Emergency Provisions in Indian Constitution – UPSC

In this article, You will read Emergency Provisions In the Indian Constitution for UPSC (Indian Polity Notes).

The emergency provisions are contained in Part XVIII of the Constitution of India, from Article 352 to 360. These provisions enable the Central government to meet any abnormal situation effectively.

Emergency Provisions

A state of emergency in India refers to a period of governance that can be proclaimed by the President of India during certain crisis situations. Under the advice of the cabinet of ministers, the President can overrule many provisions of the Constitution, which guarantees Fundamental Rights to the citizens of India.

Part XVIII Articles 352 to 360 – contain Emergency Provisions.

The term Emergency may be defined as a difficult situation arising suddenly and demanding immediate action by public authorities under power specially granted to them by the Constitution or otherwise to meet exigencies (demands, emergencies).

Reasons for incorporating emergency provisions:

  • To meet any exceptional or threat full situation.
  • To safeguard the sovereignty, unity, integrity, and security of the country, the democratic political system, and the Constitution.
  • It has been incorporated to change the Indian political system from federal to unitary as per the situation and requirements of the country.

What happens during emergency?

  • During an Emergency, the Central government becomes all-powerful and the states go into total control of the Centre.
  • It converts the federal structure into a unitary one without a formal amendment of the Constitution.
  • This kind of transformation of the political system from federal during normal times to unitary during Emergency is a unique feature of the Indian Constitution.

The Constitution stipulates three types of emergencies-

  1. National Emergency
  2. Constitutional Emergency
  3. Financial Emergency
S. No.Article No.Emergency commonly called as
1.352National Emergency However, the Constitution employs the expression ‘proclamation of emergency’ to denote an emergency of this type.
2.356State Emergency / President’s Rule / Constitutional Emergency
3.360Financial Emergency

National Emergency

Art 352 – National Emergency

An emergency due to –

  1. War or
  2. external aggression or
  3. armed rebellion (internal disturbances)

Grounds of declaration:

  • Under Article 352, the president can declare a national emergency when the security of India or a part of it is threatened by war or external aggression, or armed rebellion.
  • The President can declare a national emergency even before the actual occurrence of war or armed rebellion or external aggression
  • When a national emergency is declared on the grounds of ‘war’ or ‘external aggression’, it is known as ‘External Emergency’. On the other hand, when it is declared on the grounds of ‘armed rebellion’, it is known as ‘Internal Emergency’.

COLLECTED MATERIAL:
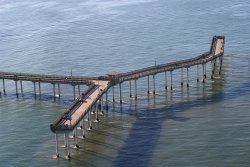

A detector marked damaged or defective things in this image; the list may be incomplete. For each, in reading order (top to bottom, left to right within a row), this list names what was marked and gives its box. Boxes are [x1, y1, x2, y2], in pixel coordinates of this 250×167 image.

damaged wooden pier [0, 35, 226, 159]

TASK DETAILS: Rewrite the stretch of the notes on emergency provisions from "In this article, You" through "contain Emergency Provisions.", replacing "cabinet of ministers" with "council of ministers".

ANSWER TO THIS PROBLEM:
In this article, You will read Emergency Provisions In the Indian Constitution for UPSC (Indian Polity Notes).

The emergency provisions are contained in Part XVIII of the Constitution of India, from Article 352 to 360. These provisions enable the Central government to meet any abnormal situation effectively.

Emergency Provisions

A state of emergency in India refers to a period of governance that can be proclaimed by the President of India during certain crisis situations. Under the advice of the council of ministers, the President can overrule many provisions of the Constitution, which guarantees Fundamental Rights to the citizens of India.

Part XVIII Articles 352 to 360 – contain Emergency Provisions.